• _Aim of the task_:
From the listing below, tally the lines that include "California". Return only the total.

[Given data Boundary: Start]

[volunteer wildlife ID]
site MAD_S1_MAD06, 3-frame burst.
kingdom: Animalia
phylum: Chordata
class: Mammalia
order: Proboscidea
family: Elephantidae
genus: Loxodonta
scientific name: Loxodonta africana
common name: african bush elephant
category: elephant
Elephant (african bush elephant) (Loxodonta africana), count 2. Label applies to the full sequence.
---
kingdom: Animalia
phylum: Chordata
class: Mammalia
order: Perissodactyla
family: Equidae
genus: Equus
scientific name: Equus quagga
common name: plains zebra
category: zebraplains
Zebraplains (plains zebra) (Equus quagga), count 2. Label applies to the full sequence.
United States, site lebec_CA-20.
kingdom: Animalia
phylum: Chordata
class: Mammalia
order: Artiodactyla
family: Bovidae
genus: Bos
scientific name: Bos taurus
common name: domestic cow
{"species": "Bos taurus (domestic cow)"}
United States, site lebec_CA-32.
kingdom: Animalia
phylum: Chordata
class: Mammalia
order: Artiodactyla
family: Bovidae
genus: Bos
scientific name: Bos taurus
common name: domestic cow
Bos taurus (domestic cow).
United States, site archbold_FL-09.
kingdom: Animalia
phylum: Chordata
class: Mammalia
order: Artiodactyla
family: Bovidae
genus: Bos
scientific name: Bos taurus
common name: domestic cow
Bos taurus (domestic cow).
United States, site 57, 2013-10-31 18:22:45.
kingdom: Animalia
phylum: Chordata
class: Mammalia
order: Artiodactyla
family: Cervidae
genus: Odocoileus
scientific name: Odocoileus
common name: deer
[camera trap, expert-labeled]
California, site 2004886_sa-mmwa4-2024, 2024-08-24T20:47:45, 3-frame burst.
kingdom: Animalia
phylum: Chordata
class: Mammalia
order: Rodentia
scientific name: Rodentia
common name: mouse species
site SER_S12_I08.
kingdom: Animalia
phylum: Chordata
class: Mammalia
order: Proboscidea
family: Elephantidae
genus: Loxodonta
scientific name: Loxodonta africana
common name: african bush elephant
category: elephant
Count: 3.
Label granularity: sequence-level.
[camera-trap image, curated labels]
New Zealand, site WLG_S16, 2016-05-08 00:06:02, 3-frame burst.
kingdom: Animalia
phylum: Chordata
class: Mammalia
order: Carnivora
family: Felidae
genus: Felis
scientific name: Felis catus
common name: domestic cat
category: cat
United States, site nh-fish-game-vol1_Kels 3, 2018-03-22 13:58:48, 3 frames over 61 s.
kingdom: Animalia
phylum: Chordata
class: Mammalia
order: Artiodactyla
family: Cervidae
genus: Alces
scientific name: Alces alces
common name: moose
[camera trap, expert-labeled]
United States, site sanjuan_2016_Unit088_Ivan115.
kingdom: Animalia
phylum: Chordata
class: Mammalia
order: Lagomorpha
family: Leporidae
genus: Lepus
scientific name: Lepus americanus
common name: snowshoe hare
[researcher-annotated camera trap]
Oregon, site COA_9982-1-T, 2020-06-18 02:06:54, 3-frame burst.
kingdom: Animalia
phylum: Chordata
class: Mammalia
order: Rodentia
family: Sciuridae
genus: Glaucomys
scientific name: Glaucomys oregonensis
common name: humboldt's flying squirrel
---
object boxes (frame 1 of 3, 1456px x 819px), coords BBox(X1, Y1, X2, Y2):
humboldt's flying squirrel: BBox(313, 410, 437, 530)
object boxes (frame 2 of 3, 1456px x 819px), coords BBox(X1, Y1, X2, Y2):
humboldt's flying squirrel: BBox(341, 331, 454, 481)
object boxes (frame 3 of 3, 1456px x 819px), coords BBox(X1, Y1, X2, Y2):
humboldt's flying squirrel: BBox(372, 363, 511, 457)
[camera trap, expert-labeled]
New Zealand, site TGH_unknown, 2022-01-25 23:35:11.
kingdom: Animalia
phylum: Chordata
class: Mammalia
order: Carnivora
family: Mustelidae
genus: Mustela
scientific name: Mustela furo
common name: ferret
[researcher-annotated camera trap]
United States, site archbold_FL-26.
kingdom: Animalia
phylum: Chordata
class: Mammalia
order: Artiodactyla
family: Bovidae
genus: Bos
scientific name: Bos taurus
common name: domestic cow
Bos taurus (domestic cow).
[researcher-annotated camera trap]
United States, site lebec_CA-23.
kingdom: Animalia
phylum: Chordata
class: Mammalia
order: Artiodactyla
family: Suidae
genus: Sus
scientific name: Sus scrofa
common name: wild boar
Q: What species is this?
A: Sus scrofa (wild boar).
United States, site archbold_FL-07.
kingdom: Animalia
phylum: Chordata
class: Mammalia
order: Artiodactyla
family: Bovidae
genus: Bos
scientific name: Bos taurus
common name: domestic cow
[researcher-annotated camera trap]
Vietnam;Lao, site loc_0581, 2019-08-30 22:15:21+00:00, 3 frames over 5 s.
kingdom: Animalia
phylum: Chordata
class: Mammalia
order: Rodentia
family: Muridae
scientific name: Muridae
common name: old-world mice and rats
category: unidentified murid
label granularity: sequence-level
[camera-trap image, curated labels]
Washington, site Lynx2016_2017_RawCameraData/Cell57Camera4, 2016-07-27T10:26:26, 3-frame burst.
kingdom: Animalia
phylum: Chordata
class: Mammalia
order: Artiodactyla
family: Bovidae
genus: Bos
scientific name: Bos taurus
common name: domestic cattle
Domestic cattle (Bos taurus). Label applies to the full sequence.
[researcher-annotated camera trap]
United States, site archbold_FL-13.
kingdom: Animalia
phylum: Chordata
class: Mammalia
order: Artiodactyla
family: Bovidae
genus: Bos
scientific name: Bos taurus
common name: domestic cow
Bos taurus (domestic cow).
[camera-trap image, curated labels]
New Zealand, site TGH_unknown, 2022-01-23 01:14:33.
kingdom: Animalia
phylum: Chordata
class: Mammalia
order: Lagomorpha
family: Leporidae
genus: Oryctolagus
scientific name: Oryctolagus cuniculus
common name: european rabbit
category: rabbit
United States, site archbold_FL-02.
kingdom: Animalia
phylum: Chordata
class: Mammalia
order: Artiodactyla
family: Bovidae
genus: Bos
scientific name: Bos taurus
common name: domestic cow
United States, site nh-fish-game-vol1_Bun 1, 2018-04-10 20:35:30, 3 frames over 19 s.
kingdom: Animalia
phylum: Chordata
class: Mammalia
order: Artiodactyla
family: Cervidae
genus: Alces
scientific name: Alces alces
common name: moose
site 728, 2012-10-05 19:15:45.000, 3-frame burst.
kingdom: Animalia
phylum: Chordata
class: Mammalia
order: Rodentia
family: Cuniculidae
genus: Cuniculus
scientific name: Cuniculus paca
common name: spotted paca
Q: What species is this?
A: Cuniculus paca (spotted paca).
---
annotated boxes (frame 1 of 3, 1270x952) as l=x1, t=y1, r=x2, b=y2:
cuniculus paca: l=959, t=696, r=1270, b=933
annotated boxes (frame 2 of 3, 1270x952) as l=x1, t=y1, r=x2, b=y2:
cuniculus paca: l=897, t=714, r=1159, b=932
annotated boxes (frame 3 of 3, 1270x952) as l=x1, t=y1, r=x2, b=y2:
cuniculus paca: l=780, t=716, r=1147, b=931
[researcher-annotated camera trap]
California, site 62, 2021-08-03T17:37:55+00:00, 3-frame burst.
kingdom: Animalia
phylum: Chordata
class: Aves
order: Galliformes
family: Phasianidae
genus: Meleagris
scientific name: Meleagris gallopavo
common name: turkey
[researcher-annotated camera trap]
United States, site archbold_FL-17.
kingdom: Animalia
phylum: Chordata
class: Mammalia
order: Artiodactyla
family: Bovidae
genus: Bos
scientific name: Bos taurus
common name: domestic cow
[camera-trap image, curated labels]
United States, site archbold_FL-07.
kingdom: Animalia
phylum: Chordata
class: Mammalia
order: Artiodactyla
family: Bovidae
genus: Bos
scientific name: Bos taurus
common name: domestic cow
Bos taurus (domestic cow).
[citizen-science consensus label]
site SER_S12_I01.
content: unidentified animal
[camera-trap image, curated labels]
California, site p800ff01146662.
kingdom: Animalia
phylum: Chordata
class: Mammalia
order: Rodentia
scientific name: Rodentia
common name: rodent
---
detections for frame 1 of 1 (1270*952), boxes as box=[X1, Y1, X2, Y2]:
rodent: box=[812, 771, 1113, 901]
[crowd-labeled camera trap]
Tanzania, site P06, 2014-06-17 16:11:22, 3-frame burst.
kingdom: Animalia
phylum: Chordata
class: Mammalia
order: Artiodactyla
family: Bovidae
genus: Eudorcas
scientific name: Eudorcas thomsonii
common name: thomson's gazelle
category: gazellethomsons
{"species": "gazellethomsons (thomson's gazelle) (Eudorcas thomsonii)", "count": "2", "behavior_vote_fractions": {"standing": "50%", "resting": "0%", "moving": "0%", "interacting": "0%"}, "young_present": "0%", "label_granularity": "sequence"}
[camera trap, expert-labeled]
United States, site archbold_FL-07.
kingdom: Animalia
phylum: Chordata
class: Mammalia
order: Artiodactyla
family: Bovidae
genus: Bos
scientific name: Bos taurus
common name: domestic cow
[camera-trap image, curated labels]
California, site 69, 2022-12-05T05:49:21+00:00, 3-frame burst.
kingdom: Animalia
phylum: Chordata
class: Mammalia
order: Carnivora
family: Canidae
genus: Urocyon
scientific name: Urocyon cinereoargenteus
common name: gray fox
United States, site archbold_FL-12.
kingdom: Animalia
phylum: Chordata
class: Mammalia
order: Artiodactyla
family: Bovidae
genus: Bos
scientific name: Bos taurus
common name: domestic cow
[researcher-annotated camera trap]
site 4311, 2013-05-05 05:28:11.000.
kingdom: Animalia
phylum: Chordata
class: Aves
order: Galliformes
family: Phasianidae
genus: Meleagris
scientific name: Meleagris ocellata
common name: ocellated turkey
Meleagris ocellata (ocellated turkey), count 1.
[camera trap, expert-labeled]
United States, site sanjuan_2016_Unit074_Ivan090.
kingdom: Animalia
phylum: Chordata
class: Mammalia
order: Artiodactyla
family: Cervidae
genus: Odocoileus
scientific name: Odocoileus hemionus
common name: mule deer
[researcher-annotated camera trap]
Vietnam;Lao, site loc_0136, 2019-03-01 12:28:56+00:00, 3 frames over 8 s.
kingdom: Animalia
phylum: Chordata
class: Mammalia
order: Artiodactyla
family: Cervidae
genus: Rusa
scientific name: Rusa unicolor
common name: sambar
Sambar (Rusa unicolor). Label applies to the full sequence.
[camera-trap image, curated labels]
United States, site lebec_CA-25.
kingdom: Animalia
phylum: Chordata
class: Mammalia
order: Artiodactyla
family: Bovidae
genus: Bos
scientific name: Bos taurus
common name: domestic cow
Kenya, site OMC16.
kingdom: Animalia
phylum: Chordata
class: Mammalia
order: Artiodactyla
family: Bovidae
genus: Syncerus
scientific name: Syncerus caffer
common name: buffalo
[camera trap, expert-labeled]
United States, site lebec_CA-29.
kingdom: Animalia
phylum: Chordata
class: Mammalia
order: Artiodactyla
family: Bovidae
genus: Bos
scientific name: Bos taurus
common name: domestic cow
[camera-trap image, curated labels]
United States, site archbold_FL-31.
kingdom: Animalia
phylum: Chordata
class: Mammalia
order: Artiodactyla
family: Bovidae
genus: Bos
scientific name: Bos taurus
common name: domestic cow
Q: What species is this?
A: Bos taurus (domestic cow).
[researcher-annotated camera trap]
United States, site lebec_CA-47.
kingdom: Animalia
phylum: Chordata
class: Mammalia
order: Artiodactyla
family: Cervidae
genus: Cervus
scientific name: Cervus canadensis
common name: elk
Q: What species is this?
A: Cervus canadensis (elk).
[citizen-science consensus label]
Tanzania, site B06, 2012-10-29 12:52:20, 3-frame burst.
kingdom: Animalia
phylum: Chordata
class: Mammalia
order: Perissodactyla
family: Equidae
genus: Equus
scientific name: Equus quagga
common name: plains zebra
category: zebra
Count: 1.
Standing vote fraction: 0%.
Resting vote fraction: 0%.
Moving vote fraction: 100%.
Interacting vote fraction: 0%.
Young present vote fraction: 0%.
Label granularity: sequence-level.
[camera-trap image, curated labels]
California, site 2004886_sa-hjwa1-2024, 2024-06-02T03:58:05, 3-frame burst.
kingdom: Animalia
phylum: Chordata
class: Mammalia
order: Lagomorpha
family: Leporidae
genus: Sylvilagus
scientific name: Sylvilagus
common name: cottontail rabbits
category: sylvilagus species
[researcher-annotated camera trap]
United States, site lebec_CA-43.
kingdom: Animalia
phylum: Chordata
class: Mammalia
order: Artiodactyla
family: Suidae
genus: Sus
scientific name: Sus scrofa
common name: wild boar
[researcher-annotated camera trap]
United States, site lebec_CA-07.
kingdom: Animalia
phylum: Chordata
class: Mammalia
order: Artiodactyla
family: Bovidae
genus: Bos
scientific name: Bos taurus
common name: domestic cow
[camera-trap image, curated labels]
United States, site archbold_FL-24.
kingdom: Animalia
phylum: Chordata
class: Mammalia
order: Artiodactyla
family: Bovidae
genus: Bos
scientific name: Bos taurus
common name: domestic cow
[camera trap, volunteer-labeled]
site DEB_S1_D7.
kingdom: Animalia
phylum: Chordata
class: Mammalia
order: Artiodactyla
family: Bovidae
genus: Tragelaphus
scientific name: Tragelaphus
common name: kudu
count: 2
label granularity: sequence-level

[Given data Boundary: End]

• _Task solution_:
5